[GIT PULL] block bits for 2.6.31-rc5

From: Jens Axboe
Date: Tue Aug 04 2009 - 16:14:54 EST


Hi Linus,

Two things here - one is an IO topology fix set, a pre-requisite for
merging and fixing those for dm. The other is switching bsg to default
on and removing the experimental label. Distros have been shipping it on
for some time, and udev makes good use of it. The experimental label
should have been removed long ago.

Please pull.

git://git.kernel.dk/linux-2.6-block.git for-linus



John Stoffel (1):
Make SCSI SG v4 driver enabled by default and remove EXPERIMENTAL dependency, since udev depends on BSG

Martin K. Petersen (4):
block: Make blk_queue_stack_limits use the new stacking interface
block: Add a wrapper for setting minimum request size without a queue
block: Stack optimal I/O size
block: Update topology documentation

Documentation/ABI/testing/sysfs-block | 37 ++++++++++------
block/Kconfig | 11 +++--
block/blk-settings.c | 77 +++++++++++++++++++-------------
include/linux/blkdev.h | 1 +
4 files changed, 77 insertions(+), 49 deletions(-)

diff --git a/Documentation/ABI/testing/sysfs-block b/Documentation/ABI/testing/sysfs-block
index cbbd3e0..5f3beda 100644
--- a/Documentation/ABI/testing/sysfs-block
+++ b/Documentation/ABI/testing/sysfs-block
@@ -94,28 +94,37 @@ What: /sys/block/<disk>/queue/physical_block_size
Date: May 2009
Contact: Martin K. Petersen <martin.petersen@xxxxxxxxxx>
Description:
- This is the smallest unit the storage device can write
- without resorting to read-modify-write operation. It is
- usually the same as the logical block size but may be
- bigger. One example is SATA drives with 4KB sectors
- that expose a 512-byte logical block size to the
- operating system.
+ This is the smallest unit a physical storage device can
+ write atomically. It is usually the same as the logical
+ block size but may be bigger. One example is SATA
+ drives with 4KB sectors that expose a 512-byte logical
+ block size to the operating system. For stacked block
+ devices the physical_block_size variable contains the
+ maximum physical_block_size of the component devices.

*PROBLEMS*
a: Reproduce the block pull request word for word, starting at "diff --git a/Documentation/ABI/testing/sysfs-block" and ending at "- operating system.".
b: How many files does the block pull request change, and how many insertions and deletions does it report?
c: Continue the block pull request from the point where it stops.

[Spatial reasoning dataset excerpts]
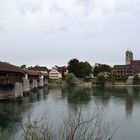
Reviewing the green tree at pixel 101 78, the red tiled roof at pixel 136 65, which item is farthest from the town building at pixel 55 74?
the green tree at pixel 101 78

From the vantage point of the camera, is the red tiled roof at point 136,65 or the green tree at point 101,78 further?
the red tiled roof at point 136,65

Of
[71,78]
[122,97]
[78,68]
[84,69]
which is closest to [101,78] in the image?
[71,78]

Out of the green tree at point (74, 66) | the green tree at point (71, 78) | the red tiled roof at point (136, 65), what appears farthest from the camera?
the red tiled roof at point (136, 65)

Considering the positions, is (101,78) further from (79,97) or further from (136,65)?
(79,97)

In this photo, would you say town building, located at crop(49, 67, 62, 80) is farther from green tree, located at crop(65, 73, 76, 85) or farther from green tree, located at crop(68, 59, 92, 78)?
green tree, located at crop(65, 73, 76, 85)

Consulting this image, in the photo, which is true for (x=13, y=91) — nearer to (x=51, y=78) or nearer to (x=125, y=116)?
(x=125, y=116)

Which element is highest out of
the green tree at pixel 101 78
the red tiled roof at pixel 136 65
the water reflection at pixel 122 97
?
the red tiled roof at pixel 136 65

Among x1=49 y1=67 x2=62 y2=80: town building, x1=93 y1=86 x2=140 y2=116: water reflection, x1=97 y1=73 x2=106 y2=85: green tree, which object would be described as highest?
x1=49 y1=67 x2=62 y2=80: town building

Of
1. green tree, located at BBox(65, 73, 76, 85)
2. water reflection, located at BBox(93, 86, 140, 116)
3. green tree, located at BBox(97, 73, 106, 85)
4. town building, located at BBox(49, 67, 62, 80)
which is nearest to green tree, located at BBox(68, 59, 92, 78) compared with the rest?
green tree, located at BBox(65, 73, 76, 85)

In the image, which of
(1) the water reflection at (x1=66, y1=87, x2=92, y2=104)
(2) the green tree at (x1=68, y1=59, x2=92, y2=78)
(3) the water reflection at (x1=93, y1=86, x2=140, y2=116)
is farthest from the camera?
(2) the green tree at (x1=68, y1=59, x2=92, y2=78)

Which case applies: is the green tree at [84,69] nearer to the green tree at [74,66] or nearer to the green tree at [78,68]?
the green tree at [78,68]

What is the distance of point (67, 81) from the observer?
97938 millimetres

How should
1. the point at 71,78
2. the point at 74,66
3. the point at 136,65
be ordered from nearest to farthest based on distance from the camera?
1. the point at 71,78
2. the point at 74,66
3. the point at 136,65

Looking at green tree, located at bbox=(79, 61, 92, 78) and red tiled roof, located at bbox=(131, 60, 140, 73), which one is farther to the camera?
red tiled roof, located at bbox=(131, 60, 140, 73)
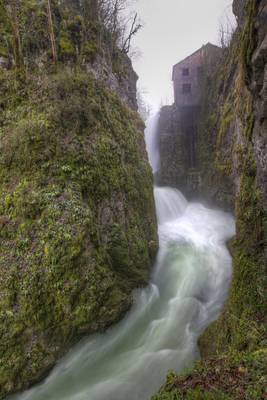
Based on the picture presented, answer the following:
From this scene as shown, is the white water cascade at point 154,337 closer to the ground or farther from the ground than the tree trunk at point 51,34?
closer to the ground

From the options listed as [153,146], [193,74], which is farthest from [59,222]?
[193,74]

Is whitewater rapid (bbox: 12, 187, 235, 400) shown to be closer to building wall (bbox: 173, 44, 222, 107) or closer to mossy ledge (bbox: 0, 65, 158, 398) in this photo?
mossy ledge (bbox: 0, 65, 158, 398)

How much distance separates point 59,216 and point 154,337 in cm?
397

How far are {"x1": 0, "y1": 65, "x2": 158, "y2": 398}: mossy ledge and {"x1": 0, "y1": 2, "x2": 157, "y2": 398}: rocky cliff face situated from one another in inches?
0.9

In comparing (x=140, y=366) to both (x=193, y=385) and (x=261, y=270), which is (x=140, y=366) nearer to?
(x=193, y=385)

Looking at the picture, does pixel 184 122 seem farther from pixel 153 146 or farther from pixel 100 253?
pixel 100 253

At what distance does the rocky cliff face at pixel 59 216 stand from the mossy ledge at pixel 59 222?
0.08 ft

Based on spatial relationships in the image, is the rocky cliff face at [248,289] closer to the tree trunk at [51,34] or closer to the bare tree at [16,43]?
the tree trunk at [51,34]

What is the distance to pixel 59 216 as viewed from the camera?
557 cm

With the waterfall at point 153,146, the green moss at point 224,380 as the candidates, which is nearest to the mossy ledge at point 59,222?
the green moss at point 224,380

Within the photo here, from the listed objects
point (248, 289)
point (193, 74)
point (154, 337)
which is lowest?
point (154, 337)

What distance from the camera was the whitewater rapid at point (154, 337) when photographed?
469 centimetres

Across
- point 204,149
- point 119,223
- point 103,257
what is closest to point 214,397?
point 103,257

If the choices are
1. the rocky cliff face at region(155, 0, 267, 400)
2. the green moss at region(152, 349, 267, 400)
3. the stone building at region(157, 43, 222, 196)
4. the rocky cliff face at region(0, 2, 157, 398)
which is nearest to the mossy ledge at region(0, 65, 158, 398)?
the rocky cliff face at region(0, 2, 157, 398)
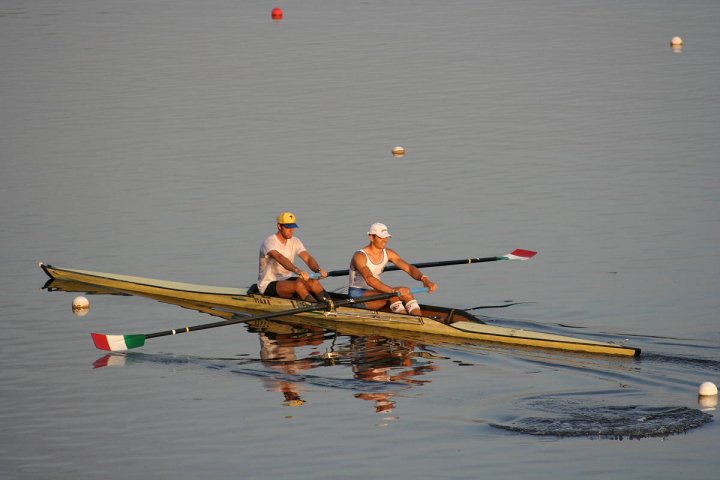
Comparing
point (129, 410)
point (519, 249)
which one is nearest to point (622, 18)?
point (519, 249)

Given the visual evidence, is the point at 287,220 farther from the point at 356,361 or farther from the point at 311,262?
the point at 356,361

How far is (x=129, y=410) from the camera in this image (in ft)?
55.7

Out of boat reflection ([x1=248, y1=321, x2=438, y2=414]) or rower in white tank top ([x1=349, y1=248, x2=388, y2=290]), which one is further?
rower in white tank top ([x1=349, y1=248, x2=388, y2=290])

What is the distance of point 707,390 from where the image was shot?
52.1ft

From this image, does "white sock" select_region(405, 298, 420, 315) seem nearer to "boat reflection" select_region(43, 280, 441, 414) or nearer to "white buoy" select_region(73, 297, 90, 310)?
"boat reflection" select_region(43, 280, 441, 414)

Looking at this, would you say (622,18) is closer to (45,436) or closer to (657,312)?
(657,312)

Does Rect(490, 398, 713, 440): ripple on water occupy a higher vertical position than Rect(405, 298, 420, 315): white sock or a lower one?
lower

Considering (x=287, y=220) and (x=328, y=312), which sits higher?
(x=287, y=220)

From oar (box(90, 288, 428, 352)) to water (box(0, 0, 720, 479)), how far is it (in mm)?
345

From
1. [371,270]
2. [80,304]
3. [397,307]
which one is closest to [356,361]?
[397,307]

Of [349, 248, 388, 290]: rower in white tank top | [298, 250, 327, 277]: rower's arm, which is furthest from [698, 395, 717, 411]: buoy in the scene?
[298, 250, 327, 277]: rower's arm

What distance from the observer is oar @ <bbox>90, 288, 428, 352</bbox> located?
63.3ft

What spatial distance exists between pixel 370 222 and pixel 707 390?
37.6 feet

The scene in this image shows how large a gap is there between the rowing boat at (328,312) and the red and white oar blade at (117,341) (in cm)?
3
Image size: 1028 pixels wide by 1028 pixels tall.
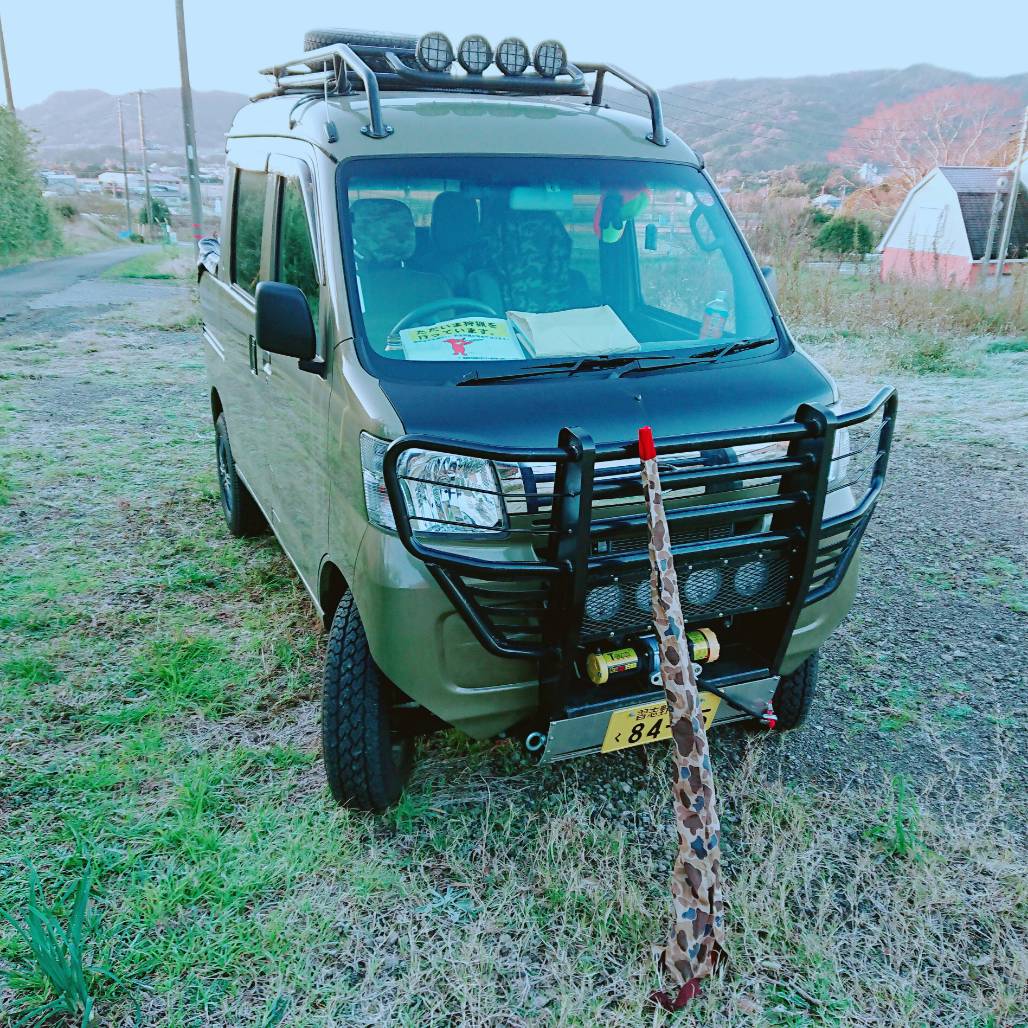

*ANSWERS TO THE PROBLEMS*
a:
diff --git a/Documentation/ABI/testing/sysfs-block b/Documentation/ABI/testing/sysfs-block
index cbbd3e0..5f3beda 100644
--- a/Documentation/ABI/testing/sysfs-block
+++ b/Documentation/ABI/testing/sysfs-block
@@ -94,28 +94,37 @@ What: /sys/block/<disk>/queue/physical_block_size
Date: May 2009
Contact: Martin K. Petersen <martin.petersen@xxxxxxxxxx>
Description:
- This is the smallest unit the storage device can write
- without resorting to read-modify-write operation. It is
- usually the same as the logical block size but may be
- bigger. One example is SATA drives with 4KB sectors
- that expose a 512-byte logical block size to the
- operating system.

b: Four files, with 77 insertions and 49 deletions.

c:
What: /sys/block/<disk>/queue/minimum_io_size
Date: April 2009
Contact: Martin K. Petersen <martin.petersen@xxxxxxxxxx>
Description:
- Storage devices may report a preferred minimum I/O size,
- which is the smallest request the device can perform
- without incurring a read-modify-write penalty. For disk
- drives this is often the physical block size. For RAID
- arrays it is often the stripe chunk size.
+ Storage devices may report a granularity or preferred
+ minimum I/O size which is the smallest request the
+ device can perform without incurring a performance
+ penalty. For disk drives this is often the physical
+ block size. For RAID arrays it is often the stripe
+ chunk size. A properly aligned multiple of
+ minimum_io_size is the preferred request size for
+ workloads where a high number of I/O operations is
+ desired.

What: /sys/block/<disk>/queue/optimal_io_size
Date: April 2009
Contact: Martin K. Petersen <martin.petersen@xxxxxxxxxx>
Description:
Storage devices may report an optimal I/O size, which is
- the device's preferred unit of receiving I/O. This is
- rarely reported for disk drives. For RAID devices it is
- usually the stripe width or the internal block size.
+ the device's preferred unit for sustained I/O. This is
+ rarely reported for disk drives. For RAID arrays it is
+ usually the stripe width or the internal track size. A
+ properly aligned multiple of optimal_io_size is the
+ preferred request size for workloads where sustained
+ throughput is desired. If no optimal I/O size is
+ reported this file contains 0.
diff --git a/block/Kconfig b/block/Kconfig
index 95a86ad..9be0b56 100644
--- a/block/Kconfig
+++ b/block/Kconfig
@@ -48,9 +48,9 @@ config LBDAF
If unsure, say Y.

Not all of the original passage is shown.